• Exercise
Take the line containing "young bride and" and every line after it to the end of the records, and copy them exactly, leaving out pictures.

[Dataset records]
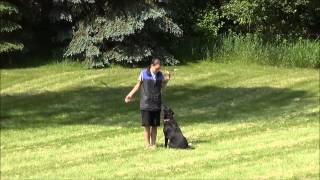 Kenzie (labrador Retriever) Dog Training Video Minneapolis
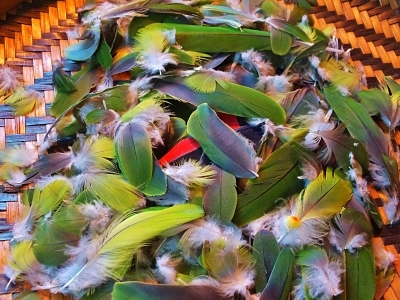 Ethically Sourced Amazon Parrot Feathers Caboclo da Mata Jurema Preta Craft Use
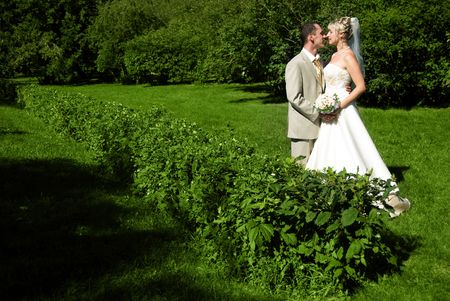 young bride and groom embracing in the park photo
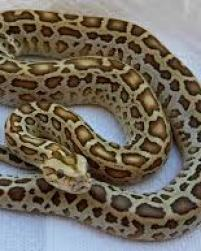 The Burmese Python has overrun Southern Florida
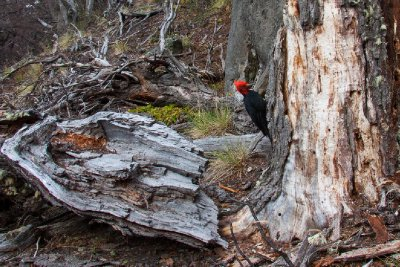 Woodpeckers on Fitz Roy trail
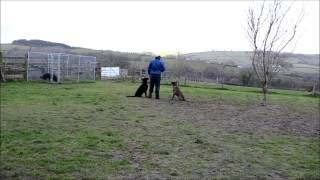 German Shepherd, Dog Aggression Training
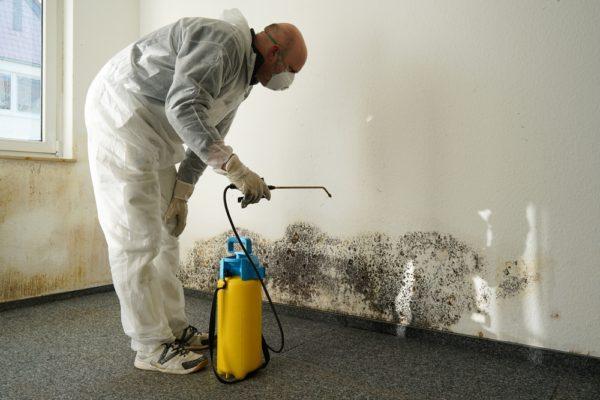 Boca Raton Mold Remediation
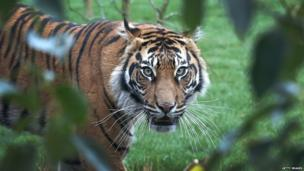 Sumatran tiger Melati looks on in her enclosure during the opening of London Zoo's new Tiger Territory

• Solved problem
 young bride and groom embracing in the park photo
 The Burmese Python has overrun Southern Florida
 Woodpeckers on Fitz Roy trail
 German Shepherd, Dog Aggression Training
 Boca Raton Mold Remediation
 Sumatran tiger Melati looks on in her enclosure during the opening of London Zoo's new Tiger Territory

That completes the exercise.